Turning security flaws into cyberweapons endangers Canadians, experts warn

Turning security flaws into cyberweapons endangers Canadians, experts warn:

“The Snowden docs demonstrate that CSE is active in identifying vulnerabilities,” Christopher Parsons, a post-doctoral fellow at Citizen Lab, told CBC.

“The fact that CSE identifies vulnerabilities and is not reporting them means users are not receiving patches in order to secure their networks.”

Parsons said this “creates a really dangerous scenario.”

“Canadians need to have a discussion about this. Do we want to live in a world in which we’re protecting our own citizens? Or should the priority of Canadian government organizations [like CSE] be first and foremost hacking foreign systems?”

Canadian politicians, judges, journalists and business leaders use smartphones vulnerable to the flaws now fixed by Apple — and to flaws still unknown. The country’s infrastructure is increasingly networked and vulnerable to sabotage by a foreign intelligence agency.

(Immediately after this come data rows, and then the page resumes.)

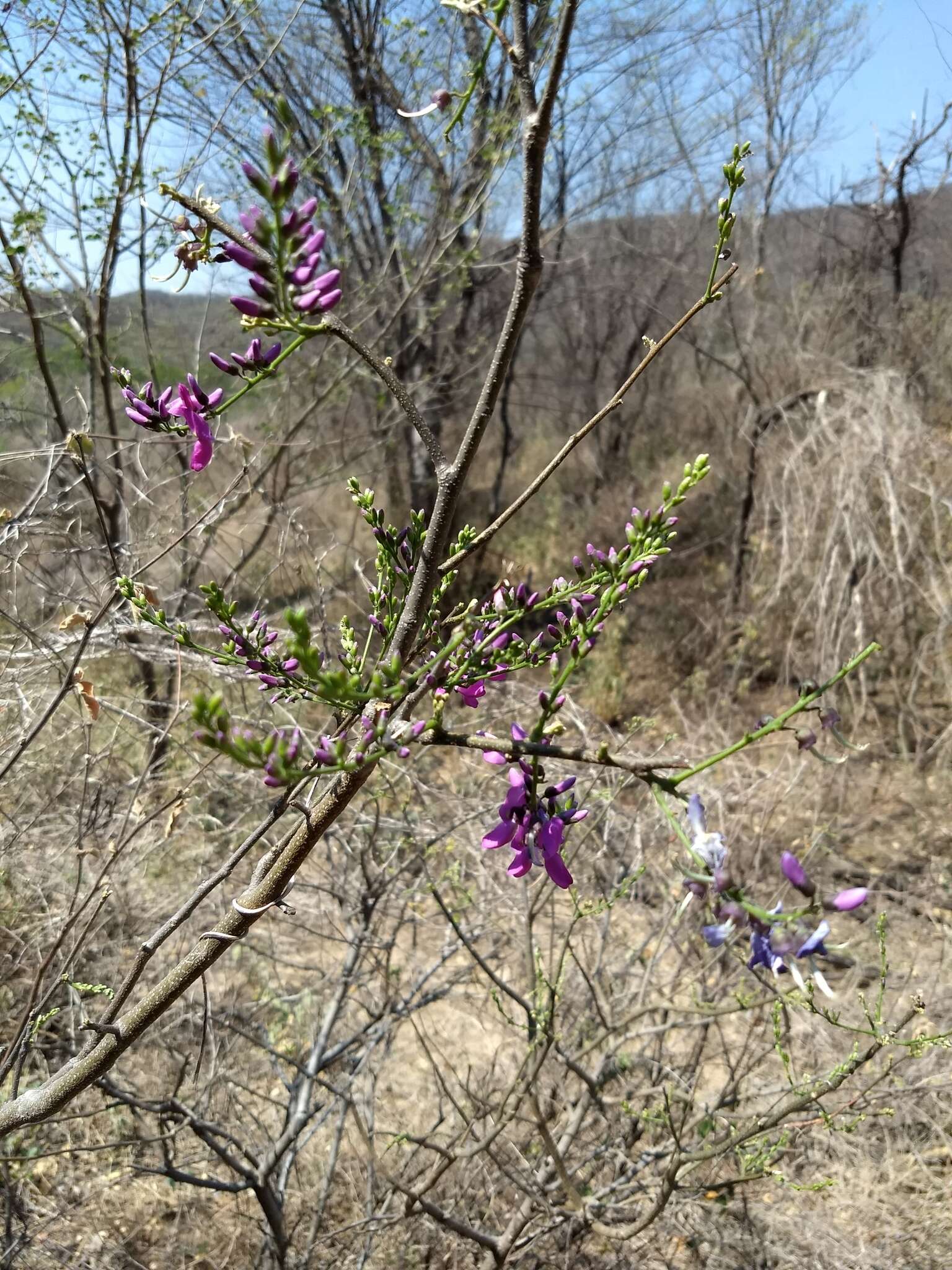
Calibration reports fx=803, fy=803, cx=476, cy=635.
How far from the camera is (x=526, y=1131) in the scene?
3096mm

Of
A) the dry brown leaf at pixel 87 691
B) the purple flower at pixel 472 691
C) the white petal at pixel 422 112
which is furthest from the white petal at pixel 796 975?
the dry brown leaf at pixel 87 691

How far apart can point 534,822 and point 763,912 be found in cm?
25

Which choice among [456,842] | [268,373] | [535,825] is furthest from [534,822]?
A: [456,842]

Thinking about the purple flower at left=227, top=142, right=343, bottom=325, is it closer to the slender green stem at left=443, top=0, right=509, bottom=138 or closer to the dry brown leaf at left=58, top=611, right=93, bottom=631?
the slender green stem at left=443, top=0, right=509, bottom=138

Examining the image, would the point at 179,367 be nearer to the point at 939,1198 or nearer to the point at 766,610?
the point at 766,610

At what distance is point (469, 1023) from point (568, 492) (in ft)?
32.4

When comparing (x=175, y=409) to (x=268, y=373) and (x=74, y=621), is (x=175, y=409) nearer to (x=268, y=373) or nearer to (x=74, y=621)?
(x=268, y=373)

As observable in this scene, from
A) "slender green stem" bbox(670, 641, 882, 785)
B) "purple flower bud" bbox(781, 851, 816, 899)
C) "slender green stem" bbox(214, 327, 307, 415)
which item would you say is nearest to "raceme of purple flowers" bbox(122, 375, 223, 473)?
"slender green stem" bbox(214, 327, 307, 415)

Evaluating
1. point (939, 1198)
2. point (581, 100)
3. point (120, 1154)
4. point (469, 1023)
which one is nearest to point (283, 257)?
point (120, 1154)

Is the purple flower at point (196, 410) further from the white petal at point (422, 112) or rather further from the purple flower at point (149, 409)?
the white petal at point (422, 112)

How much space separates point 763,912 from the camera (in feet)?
2.29

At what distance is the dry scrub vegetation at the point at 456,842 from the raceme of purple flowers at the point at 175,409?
0.51 meters

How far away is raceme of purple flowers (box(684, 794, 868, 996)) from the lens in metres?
0.71

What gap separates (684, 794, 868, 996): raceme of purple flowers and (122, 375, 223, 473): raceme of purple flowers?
69cm
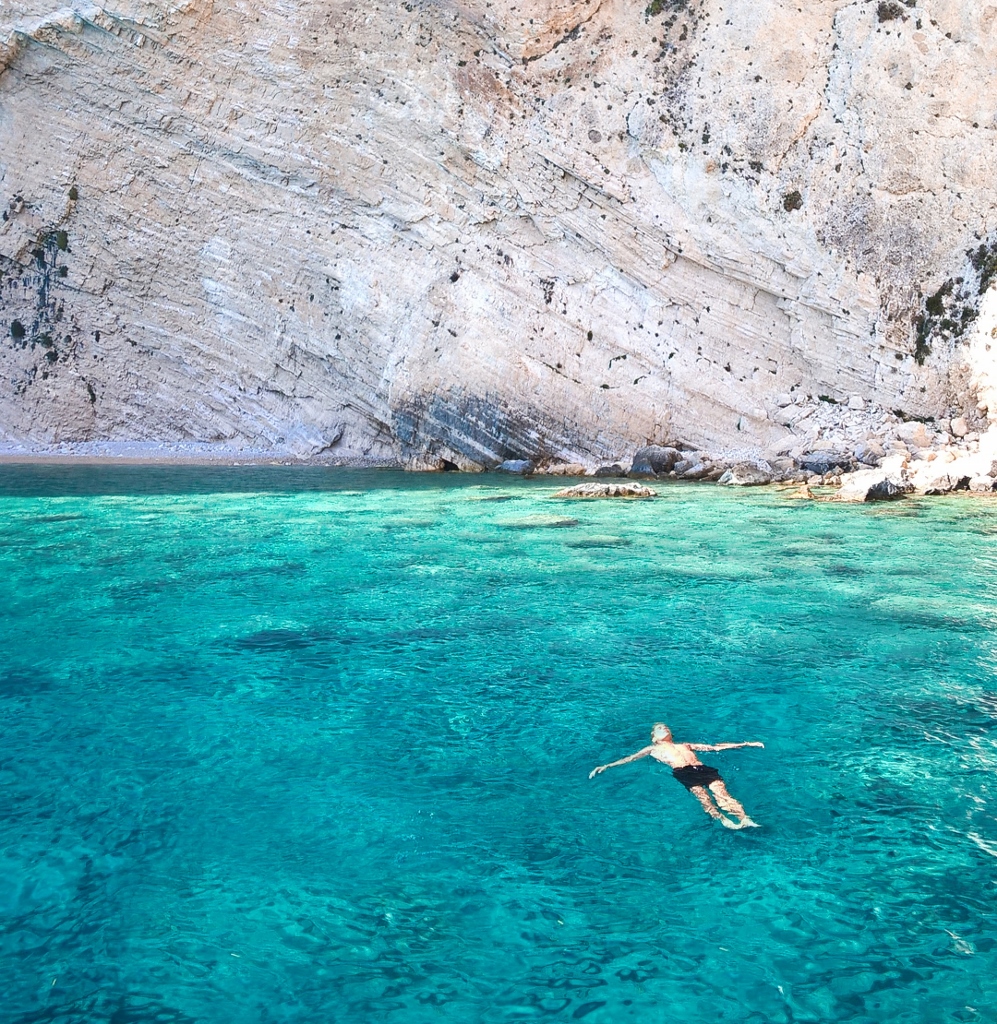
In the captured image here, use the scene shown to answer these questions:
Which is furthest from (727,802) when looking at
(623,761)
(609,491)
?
(609,491)

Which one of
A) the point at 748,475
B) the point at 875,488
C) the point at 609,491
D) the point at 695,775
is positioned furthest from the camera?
the point at 748,475

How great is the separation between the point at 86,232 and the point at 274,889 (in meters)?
29.9

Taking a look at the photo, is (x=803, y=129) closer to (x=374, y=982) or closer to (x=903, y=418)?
(x=903, y=418)

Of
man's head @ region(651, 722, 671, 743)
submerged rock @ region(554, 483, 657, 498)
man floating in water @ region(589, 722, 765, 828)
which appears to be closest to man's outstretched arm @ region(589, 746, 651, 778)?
man floating in water @ region(589, 722, 765, 828)

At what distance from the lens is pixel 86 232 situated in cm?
2898

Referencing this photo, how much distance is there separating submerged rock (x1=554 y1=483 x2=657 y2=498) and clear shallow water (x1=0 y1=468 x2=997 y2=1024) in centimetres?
708

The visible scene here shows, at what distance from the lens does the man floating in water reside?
169 inches

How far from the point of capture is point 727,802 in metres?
4.37

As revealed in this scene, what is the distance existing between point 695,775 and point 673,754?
0.78ft

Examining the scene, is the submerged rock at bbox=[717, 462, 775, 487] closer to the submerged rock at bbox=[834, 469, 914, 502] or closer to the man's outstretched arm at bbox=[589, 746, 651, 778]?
the submerged rock at bbox=[834, 469, 914, 502]

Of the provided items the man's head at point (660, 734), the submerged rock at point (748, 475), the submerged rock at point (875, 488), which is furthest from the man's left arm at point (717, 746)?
the submerged rock at point (748, 475)

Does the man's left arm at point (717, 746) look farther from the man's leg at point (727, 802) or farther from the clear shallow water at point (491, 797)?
the man's leg at point (727, 802)

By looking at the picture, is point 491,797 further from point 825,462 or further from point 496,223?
point 496,223

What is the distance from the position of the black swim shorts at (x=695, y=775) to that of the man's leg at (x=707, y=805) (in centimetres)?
4
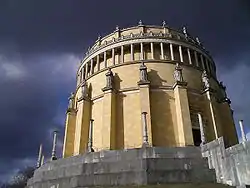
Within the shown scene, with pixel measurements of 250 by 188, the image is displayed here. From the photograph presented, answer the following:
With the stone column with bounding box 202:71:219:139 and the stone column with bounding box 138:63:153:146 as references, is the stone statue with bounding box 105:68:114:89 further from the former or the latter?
the stone column with bounding box 202:71:219:139

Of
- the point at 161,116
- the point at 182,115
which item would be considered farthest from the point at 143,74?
the point at 182,115

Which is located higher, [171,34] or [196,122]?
[171,34]

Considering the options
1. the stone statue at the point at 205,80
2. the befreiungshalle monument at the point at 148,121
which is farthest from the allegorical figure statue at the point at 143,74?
the stone statue at the point at 205,80

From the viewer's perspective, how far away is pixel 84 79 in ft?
119

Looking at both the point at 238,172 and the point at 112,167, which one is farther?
the point at 112,167

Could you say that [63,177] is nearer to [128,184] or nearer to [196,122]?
[128,184]

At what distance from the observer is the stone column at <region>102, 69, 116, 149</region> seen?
27.3m

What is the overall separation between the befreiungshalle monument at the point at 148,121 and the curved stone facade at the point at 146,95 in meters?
0.11

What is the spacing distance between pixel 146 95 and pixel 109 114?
459cm

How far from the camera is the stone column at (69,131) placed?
3281 cm

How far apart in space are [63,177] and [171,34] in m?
24.3

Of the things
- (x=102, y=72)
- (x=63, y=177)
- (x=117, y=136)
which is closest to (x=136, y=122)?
(x=117, y=136)

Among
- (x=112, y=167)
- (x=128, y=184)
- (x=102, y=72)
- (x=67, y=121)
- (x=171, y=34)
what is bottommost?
(x=128, y=184)

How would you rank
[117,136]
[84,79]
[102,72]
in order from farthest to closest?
1. [84,79]
2. [102,72]
3. [117,136]
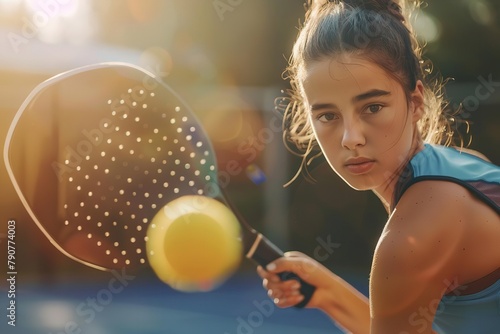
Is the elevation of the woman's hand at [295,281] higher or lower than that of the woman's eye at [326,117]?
lower

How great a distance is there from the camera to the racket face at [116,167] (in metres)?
1.07

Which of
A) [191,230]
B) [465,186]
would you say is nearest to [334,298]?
[191,230]

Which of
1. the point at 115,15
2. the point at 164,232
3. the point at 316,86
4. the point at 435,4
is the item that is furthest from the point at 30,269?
the point at 316,86

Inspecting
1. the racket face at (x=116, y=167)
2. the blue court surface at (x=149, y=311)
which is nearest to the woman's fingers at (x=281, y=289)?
the racket face at (x=116, y=167)

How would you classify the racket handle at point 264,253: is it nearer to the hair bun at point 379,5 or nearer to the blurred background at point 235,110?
the hair bun at point 379,5

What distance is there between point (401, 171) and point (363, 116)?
0.29 ft

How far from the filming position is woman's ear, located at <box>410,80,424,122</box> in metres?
0.98

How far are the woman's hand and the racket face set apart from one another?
169 millimetres

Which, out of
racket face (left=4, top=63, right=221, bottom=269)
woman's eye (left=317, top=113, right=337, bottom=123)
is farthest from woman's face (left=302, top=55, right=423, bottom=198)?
racket face (left=4, top=63, right=221, bottom=269)

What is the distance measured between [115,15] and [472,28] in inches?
63.7

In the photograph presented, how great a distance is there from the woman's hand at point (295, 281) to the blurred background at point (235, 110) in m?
1.63

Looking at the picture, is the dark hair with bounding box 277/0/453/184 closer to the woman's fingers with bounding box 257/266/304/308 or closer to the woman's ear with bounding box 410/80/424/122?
the woman's ear with bounding box 410/80/424/122

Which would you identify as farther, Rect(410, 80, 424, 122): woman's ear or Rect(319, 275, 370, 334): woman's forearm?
Rect(319, 275, 370, 334): woman's forearm

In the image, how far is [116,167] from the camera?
108 cm
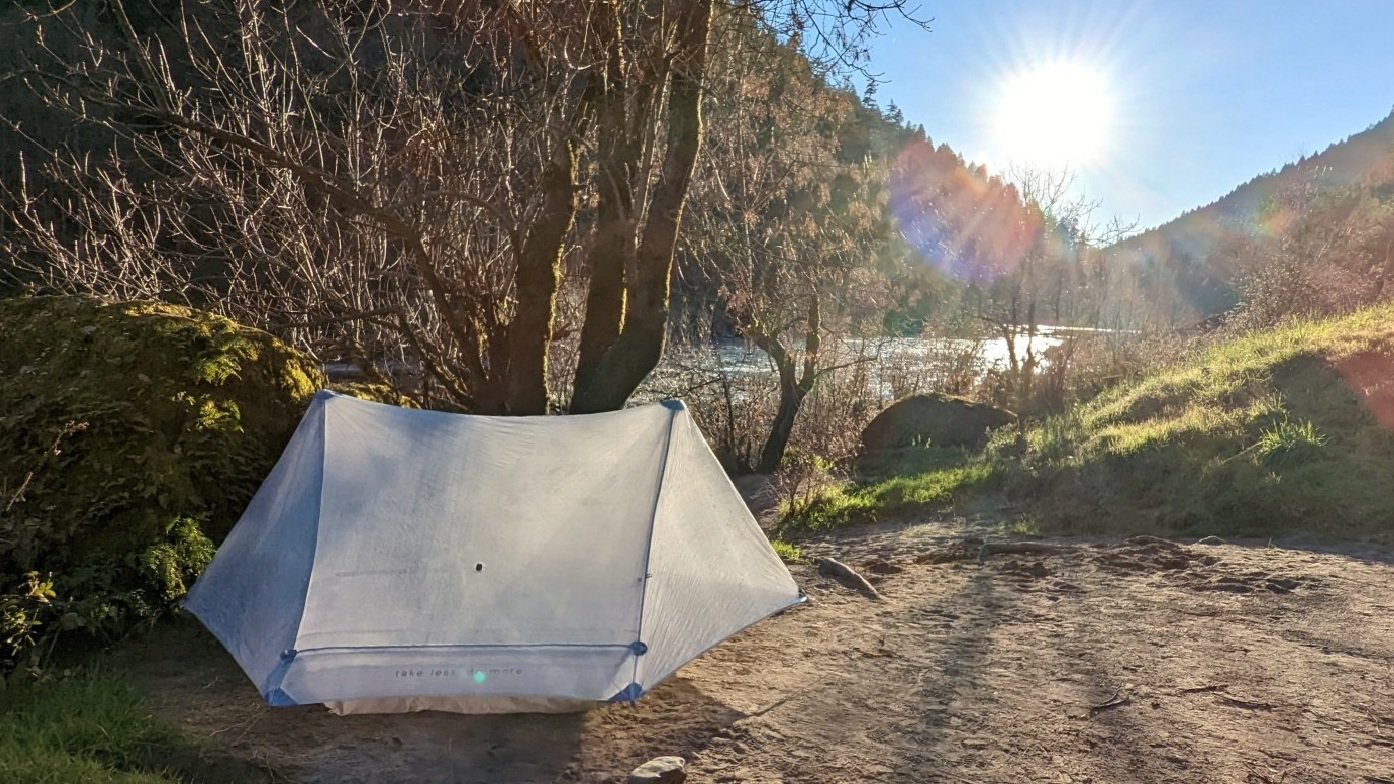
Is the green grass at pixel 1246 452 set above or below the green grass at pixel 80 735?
above

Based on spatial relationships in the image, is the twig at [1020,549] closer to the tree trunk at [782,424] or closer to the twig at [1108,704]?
the twig at [1108,704]

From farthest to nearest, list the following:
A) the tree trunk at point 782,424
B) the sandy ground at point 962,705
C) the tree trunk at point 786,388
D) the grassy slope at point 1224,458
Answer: the tree trunk at point 782,424 → the tree trunk at point 786,388 → the grassy slope at point 1224,458 → the sandy ground at point 962,705

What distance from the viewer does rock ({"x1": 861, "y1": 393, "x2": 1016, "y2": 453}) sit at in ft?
46.3

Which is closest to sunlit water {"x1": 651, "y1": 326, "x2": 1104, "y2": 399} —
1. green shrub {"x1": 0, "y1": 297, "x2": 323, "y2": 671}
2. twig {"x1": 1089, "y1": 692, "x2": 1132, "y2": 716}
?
green shrub {"x1": 0, "y1": 297, "x2": 323, "y2": 671}

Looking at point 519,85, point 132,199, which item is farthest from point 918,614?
point 132,199

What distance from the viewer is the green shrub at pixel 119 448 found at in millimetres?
4090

In such a world, Parsons wondered, does national security mean using security flaws against potential enemies? Or disclosing and fixing them?

“We haven’t had that debate in this country,” he said.

It’s increasingly looking like we are going to have the debate concerning whether the Canadian government should be stockpiling vulnerabiltiies or actively working to close identified vulnerabilties. Let’s hope that the debate tilts in favour of protecting the citizenry instead of leaving it vulnerable to domestic and foreign attackers.